In this paper, there are four critical issues to be addressed. First, the decoding procedures of H.264/AVC are significantly more complex than those in previous standards, making the conventional macroblock (MB) pipelining very inefficient. Second, the context formation of CAVLD is highly depen-dent of prior symbols, bringing tough challenges to parallel processing. Third, the inter prediction with VBS and quarter-pel precision is extrememly hungry for off-chip memory band-width, leading to the system throughput bottleneck. Fourth, the 2-D deblock filter fetches and processes each pixel for many times, requiring a huge amount of on-chip memory bandwidth and a high degree of computing parallelism.

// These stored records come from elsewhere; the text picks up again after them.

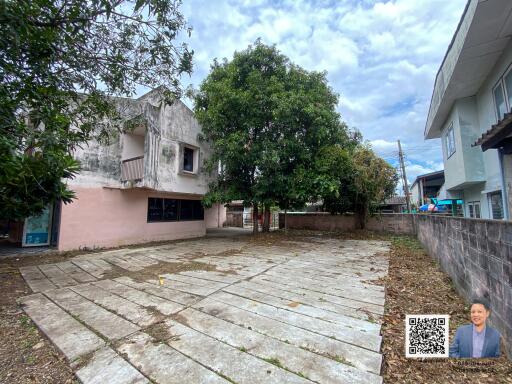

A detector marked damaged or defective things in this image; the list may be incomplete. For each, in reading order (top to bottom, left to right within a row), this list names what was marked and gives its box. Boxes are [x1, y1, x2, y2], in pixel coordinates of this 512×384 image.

cracked concrete slab [19, 236, 388, 382]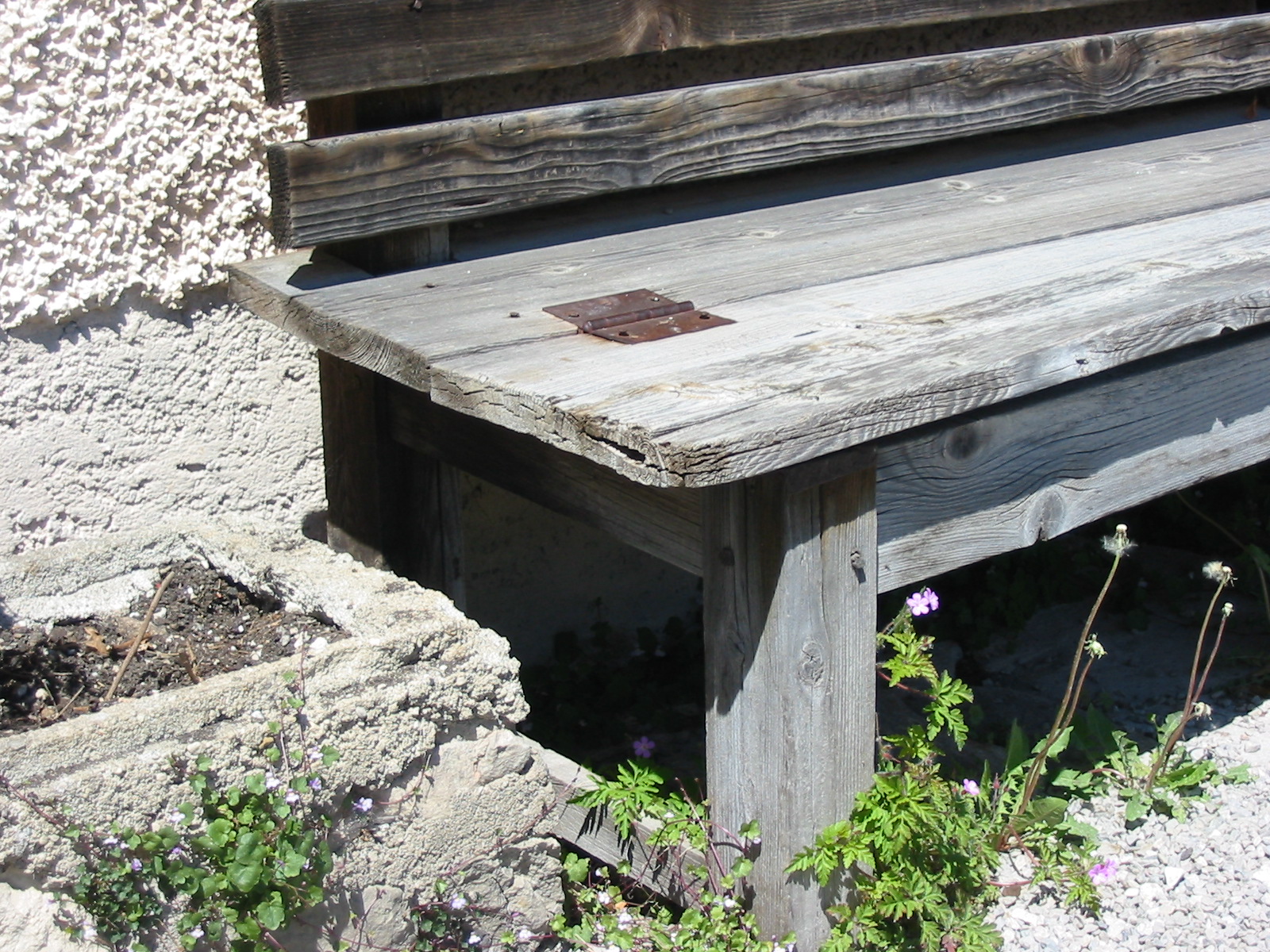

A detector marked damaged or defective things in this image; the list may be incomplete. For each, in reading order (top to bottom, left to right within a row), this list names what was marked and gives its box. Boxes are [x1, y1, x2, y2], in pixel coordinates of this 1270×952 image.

rusty metal hinge [543, 289, 737, 345]
broken concrete edge [0, 525, 566, 949]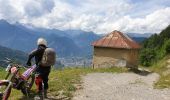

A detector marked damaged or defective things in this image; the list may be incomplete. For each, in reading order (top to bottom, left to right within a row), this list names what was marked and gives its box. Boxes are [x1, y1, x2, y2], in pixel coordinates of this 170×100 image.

rusty metal roof [91, 30, 141, 49]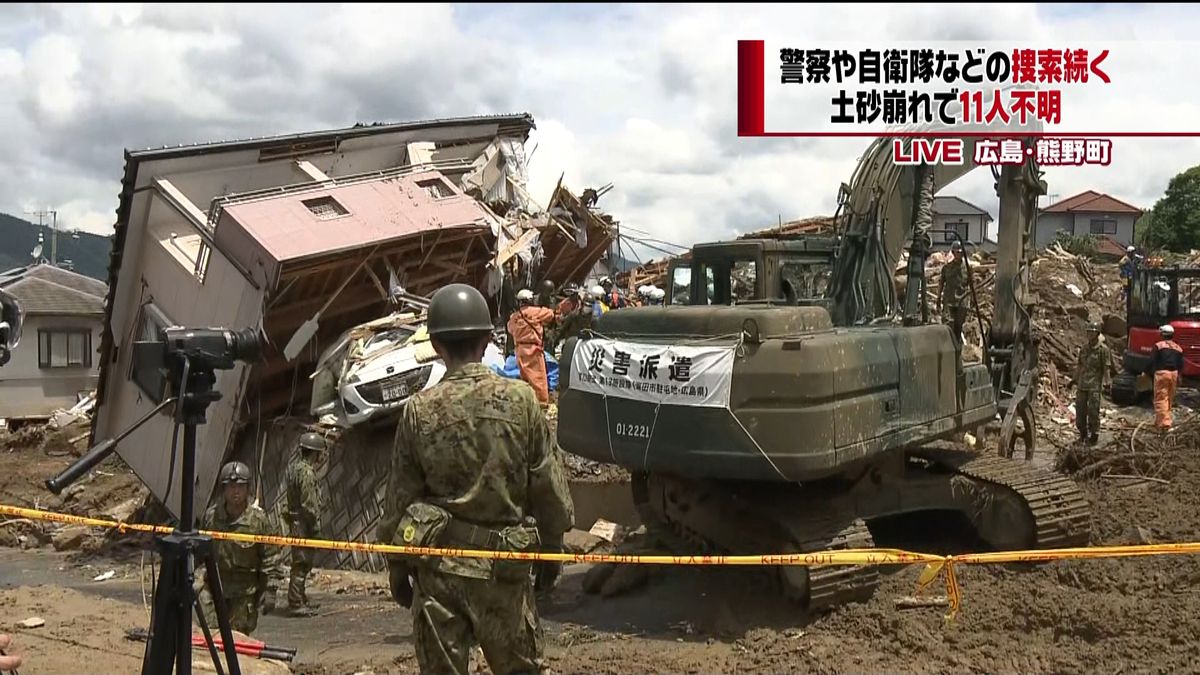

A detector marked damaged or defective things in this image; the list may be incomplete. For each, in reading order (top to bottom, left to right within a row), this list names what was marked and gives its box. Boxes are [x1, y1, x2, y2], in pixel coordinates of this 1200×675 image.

crushed white car [309, 309, 501, 425]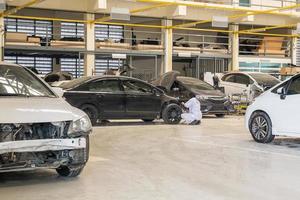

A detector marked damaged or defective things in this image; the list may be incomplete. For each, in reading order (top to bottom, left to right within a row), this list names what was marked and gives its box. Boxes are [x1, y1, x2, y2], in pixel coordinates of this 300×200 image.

damaged car front end [0, 63, 91, 177]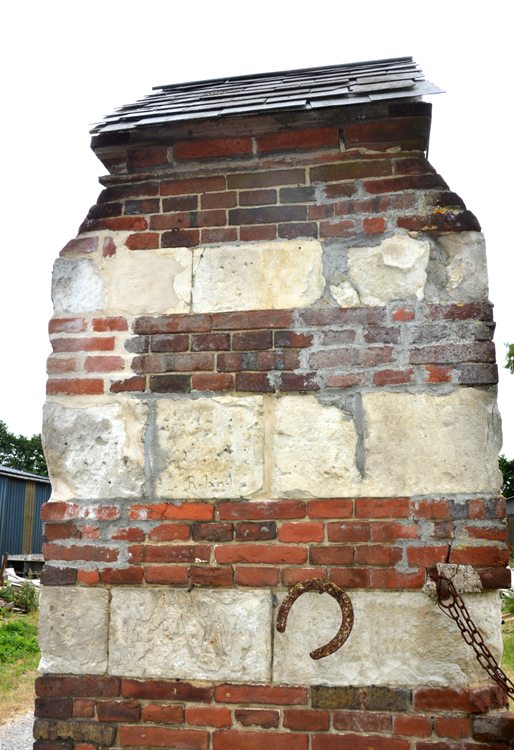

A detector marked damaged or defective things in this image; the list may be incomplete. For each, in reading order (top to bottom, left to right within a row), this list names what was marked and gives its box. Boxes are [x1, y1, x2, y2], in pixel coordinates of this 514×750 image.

rusty horseshoe [276, 580, 352, 660]
rusty chain [432, 572, 512, 704]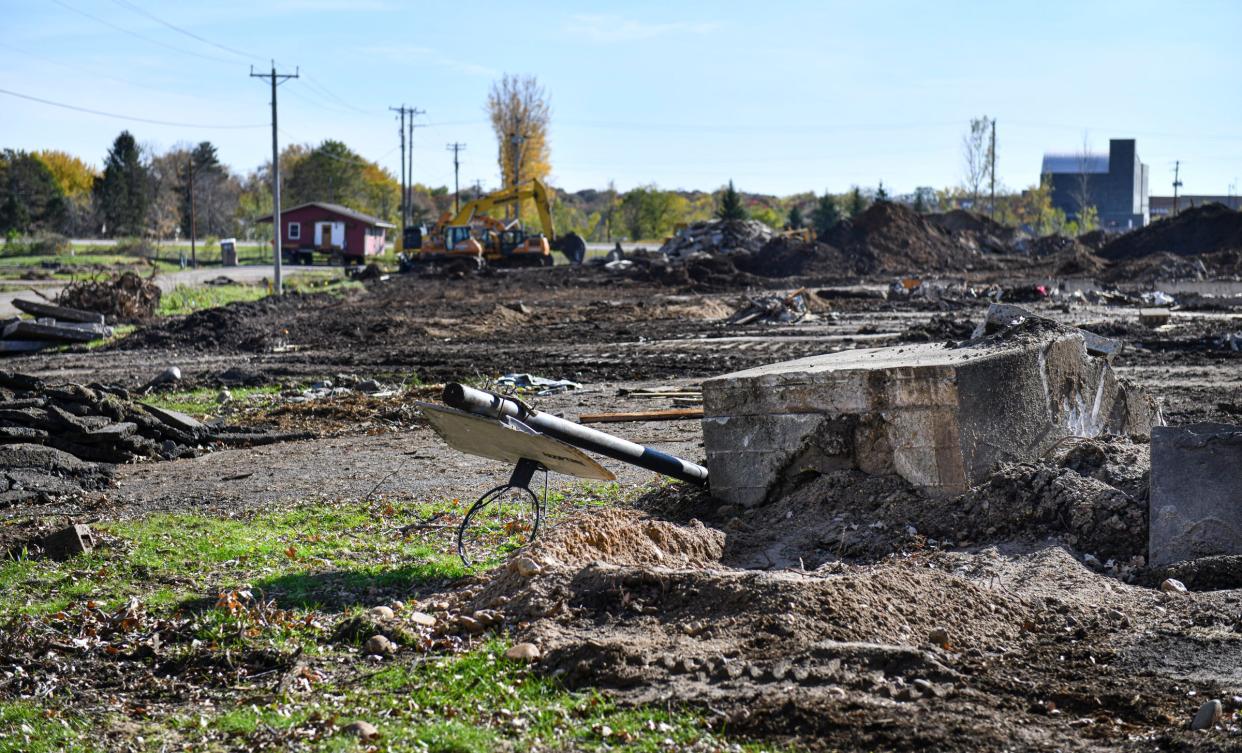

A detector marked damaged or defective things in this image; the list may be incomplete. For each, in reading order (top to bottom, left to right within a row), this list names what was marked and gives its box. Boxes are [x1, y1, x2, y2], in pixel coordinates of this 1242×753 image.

broken concrete slab [12, 299, 103, 325]
broken concrete slab [705, 318, 1157, 506]
broken concrete slab [1142, 424, 1242, 566]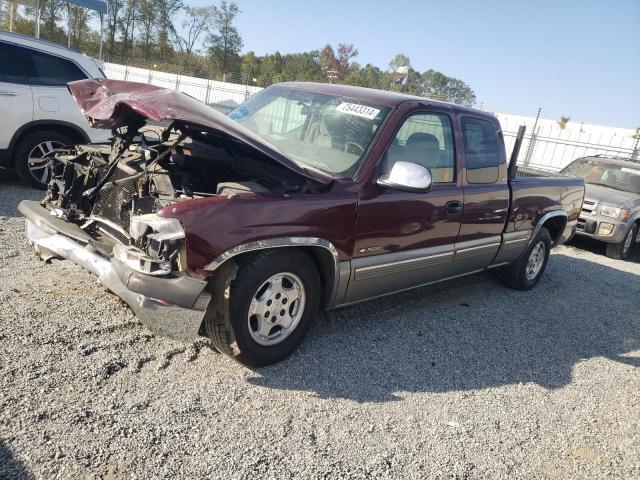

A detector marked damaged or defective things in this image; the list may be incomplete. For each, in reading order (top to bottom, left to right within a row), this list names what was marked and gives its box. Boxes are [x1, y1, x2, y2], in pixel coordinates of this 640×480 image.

crumpled hood [67, 78, 332, 185]
damaged front end [20, 79, 328, 342]
crumpled hood [584, 184, 640, 208]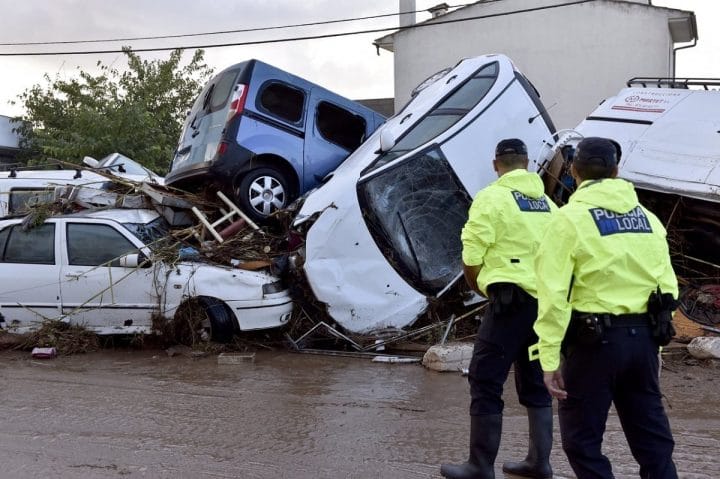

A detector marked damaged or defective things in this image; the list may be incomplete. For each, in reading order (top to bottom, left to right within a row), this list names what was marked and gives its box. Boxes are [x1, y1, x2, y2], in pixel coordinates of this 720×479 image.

damaged car body [0, 208, 294, 340]
overturned white car [0, 210, 294, 342]
pile of crashed cars [0, 54, 716, 358]
smashed windshield [356, 148, 470, 294]
damaged car body [292, 54, 556, 336]
overturned white car [292, 54, 556, 336]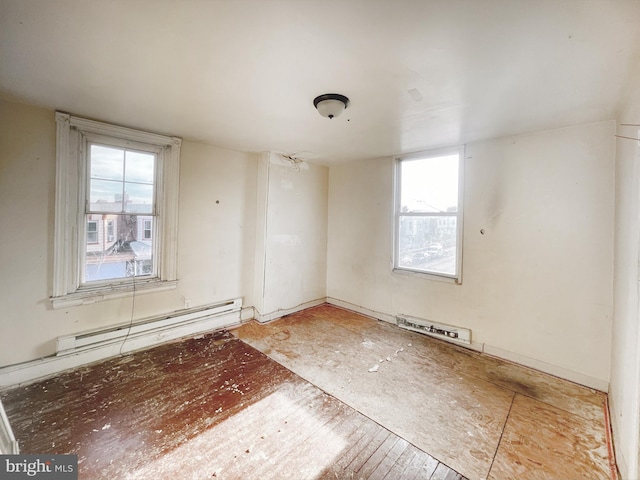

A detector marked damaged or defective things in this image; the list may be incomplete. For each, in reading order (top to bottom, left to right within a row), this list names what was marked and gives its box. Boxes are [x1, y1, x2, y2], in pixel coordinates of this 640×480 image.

damaged wood floorboard [0, 332, 462, 478]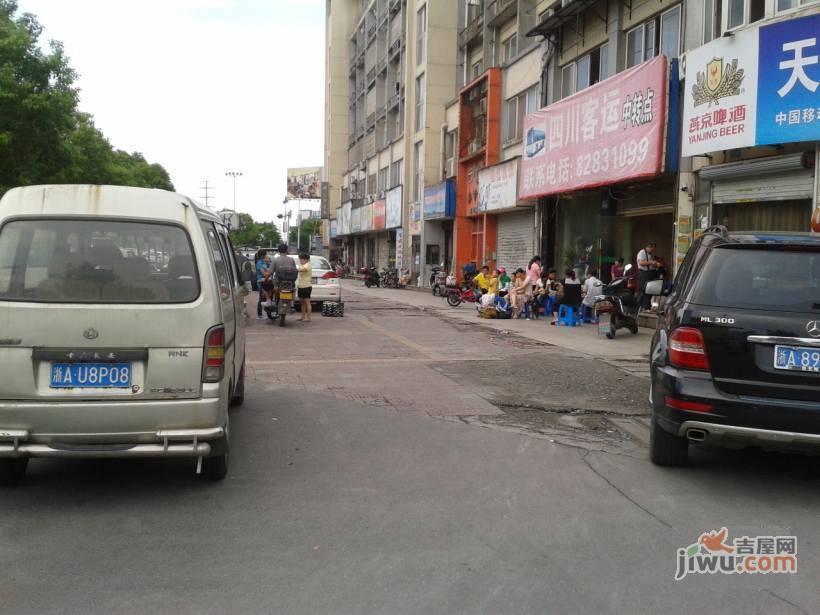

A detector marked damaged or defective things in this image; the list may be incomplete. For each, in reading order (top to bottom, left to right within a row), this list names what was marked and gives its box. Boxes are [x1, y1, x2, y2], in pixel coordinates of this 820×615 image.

cracked road [0, 288, 816, 615]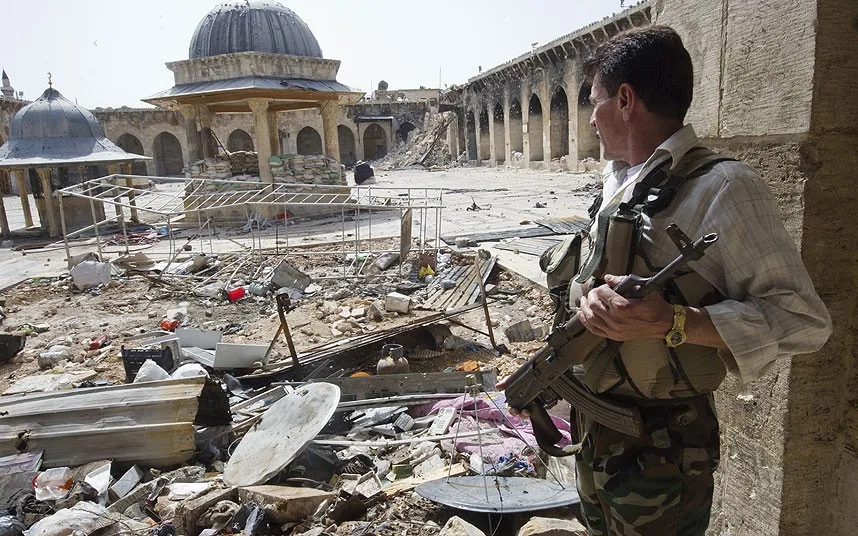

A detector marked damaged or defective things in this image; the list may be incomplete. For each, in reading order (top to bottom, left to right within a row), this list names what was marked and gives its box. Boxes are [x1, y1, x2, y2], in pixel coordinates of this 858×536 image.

broken concrete block [386, 294, 412, 314]
broken concrete block [236, 486, 332, 524]
broken concrete block [438, 516, 484, 536]
broken concrete block [516, 516, 588, 532]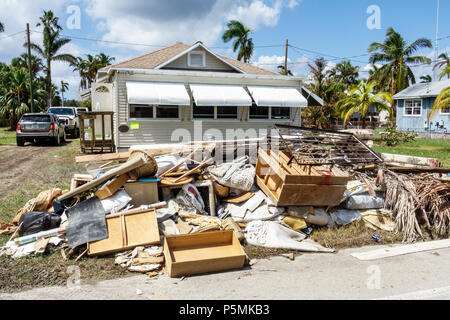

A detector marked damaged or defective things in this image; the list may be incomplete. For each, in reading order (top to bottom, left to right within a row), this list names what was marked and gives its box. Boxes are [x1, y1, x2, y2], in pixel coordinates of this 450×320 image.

broken furniture [79, 111, 115, 154]
broken furniture [256, 147, 352, 205]
broken furniture [88, 209, 160, 256]
broken furniture [163, 230, 244, 278]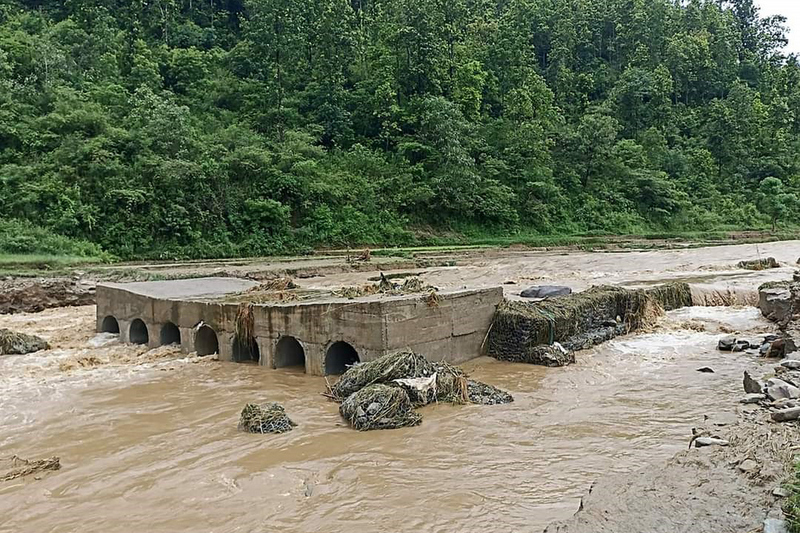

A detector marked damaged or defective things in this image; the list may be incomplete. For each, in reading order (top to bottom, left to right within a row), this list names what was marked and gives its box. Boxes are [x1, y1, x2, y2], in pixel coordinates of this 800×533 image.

flood-damaged structure [94, 278, 500, 374]
damaged concrete bridge [97, 278, 504, 374]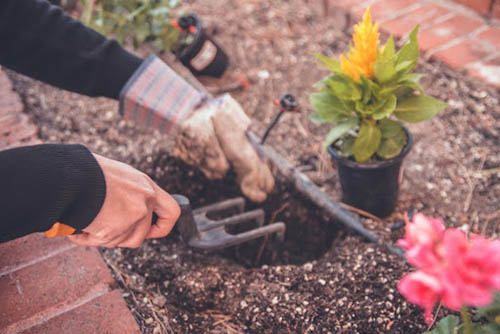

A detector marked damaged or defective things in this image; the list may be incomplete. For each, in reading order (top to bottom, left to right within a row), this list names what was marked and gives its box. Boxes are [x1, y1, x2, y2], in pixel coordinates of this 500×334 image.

rusty tool head [172, 193, 286, 250]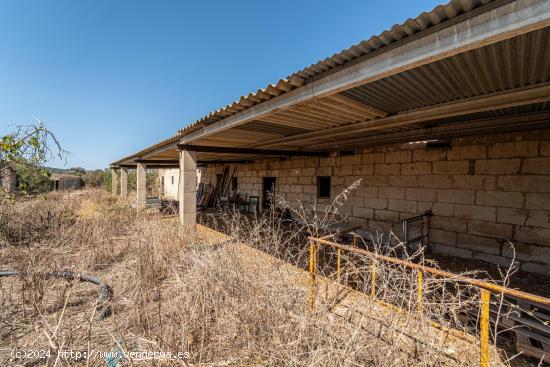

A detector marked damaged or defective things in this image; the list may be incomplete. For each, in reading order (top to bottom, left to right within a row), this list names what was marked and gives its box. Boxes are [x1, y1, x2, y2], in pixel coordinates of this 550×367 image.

rusty metal railing [308, 237, 550, 366]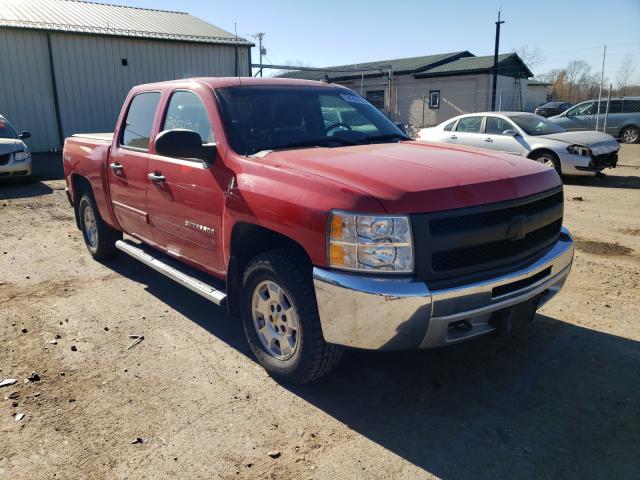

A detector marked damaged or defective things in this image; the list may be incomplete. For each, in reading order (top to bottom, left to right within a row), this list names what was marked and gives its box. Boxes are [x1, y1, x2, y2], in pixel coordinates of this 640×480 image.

damaged white car [418, 112, 616, 176]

The rest of this paper is organized as follows. In Section II, a hybrid task pipelining scheme is presented to reduce the internal memory size and to highly reuse the external
memory data. Besides, the degrees of parallelism are analyzed. Section III describes three important modules in H.264/AVC decoders. Implementation results are shown in Section IV. Finally, Section V gives a conclusion.
II. SYSTEMARCHITECTURE
A. Hybrid Task Pipelining Architecture
The overall system architecture is shown in Fig. 1. Accord-ing to our software/hardware partition scheme, the sequence parameter set (SPS), picutre parameter set (PPS), and slice headers are parsed by RISC because their symbol rates are very low. The MB-level information including MB headers and prediction residues are decoded by the PARSER Engine. The predicted pixels are generated by the INTER PRED or INTRA PRED Engine according to the MB type. The residues are generated by the IQ/IT Engine. The MB is reconstructed by SUM AND CLIPPING module. Finally, DEBLOCK Engine filters MB pixels and outputs them to the external memory. The buffers between the processing engines are required to separate pipelining stages. In summary, the system architecture is based on a hybrid task pipelining scheme including 4×4-block-level pipelining, MB-level pipelining, and frame-level pipelining. Previous designs of video decoders are usually based on MB pipeline scheme [2]. In H.264, 4×4-block is the smallest element of the prediction block type. The transforms and entropy coding are also based on 4×4-blocks. Based on these characteristics, a 4×4-block pipelining scheme for CAVLD, inverse quantization/inverse transformation (IQ/IT), and intra prediction (INTRA PRED) is proposed with the benefit of less coding latency. It requires only1/24 of buffer size when compared to the traditional MB pipeline architecture.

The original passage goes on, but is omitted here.